> Extrait du document
------------------------------------------------------------

La coloration des poils des aisselles, cette tendance étrange qui fait réfléchir.
C'était ça ou la photo d'une mycose vaginale.


Au delà du poil, je m'interroge régulièrement sur toutes les injonctions faites aux femmes, notamment le maquillage, les talons hauts, les jupes ... ce qui fait de nous finalement des femmes "féminines". J'ai énormément de mal avec cette conception. Etre féminine, ça veut dire quoi ?

La phrase d'accroche de cet article vient d'un tweet et j'y pense souvent. Ces derniers temps j'ai commencé à travailler dans une nouvelle structure et les femmes qui y bossent se maquillent peu voire pas du tout, je me suis donc dit que j'allais avoir l'air tache si je débarquais la première semaine avec un rouge à lèvres flashy comme j'ai l'habitude parfois de le faire.

------------------------------------------------------------

> Extraits de données
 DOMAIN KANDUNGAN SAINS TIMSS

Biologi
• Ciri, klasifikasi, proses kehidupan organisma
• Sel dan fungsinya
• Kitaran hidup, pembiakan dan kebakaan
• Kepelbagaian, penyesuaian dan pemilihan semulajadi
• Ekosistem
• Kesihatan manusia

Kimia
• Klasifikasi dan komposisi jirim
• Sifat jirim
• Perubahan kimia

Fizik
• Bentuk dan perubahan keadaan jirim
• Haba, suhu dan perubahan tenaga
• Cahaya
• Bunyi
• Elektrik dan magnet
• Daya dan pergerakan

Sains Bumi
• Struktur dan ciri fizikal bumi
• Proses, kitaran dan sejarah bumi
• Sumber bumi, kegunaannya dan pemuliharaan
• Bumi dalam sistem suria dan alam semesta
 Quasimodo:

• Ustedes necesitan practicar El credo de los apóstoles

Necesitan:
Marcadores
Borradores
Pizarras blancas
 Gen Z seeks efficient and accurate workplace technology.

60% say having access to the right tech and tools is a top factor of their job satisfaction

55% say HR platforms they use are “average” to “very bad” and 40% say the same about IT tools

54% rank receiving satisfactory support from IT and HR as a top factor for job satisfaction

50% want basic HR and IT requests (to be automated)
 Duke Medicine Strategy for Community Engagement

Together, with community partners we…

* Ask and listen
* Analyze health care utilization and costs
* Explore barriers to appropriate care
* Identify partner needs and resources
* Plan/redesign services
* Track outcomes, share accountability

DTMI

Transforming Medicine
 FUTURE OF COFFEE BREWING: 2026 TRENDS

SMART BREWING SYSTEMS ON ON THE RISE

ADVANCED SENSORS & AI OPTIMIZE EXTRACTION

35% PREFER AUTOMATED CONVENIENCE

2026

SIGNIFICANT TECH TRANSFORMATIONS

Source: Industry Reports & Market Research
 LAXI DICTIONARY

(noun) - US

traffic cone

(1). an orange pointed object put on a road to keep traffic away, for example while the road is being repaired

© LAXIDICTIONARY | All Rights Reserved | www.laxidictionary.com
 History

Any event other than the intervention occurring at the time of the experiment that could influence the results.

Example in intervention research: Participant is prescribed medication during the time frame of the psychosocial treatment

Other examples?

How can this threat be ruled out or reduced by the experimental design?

------------------------------------------------------------

> Consignes
**A.** Selon l'extrait sur la coloration des poils des aisselles, d'où provient la phrase d'accroche de l'article ?
**B.** Citez toutes les injonctions faites aux femmes que nomme l'extrait sur la coloration des poils des aisselles.

> Corrigés
**A.** D'un tweet.

**B.** Le maquillage, les talons hauts, les jupes.